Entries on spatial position
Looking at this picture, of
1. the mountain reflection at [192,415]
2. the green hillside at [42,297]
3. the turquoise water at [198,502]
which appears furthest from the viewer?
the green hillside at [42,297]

_Exercise instructions_: Reproduce each of the entries above word for word.

_Task response_:
Looking at this picture, of
1. the mountain reflection at [192,415]
2. the green hillside at [42,297]
3. the turquoise water at [198,502]
which appears furthest from the viewer?
the green hillside at [42,297]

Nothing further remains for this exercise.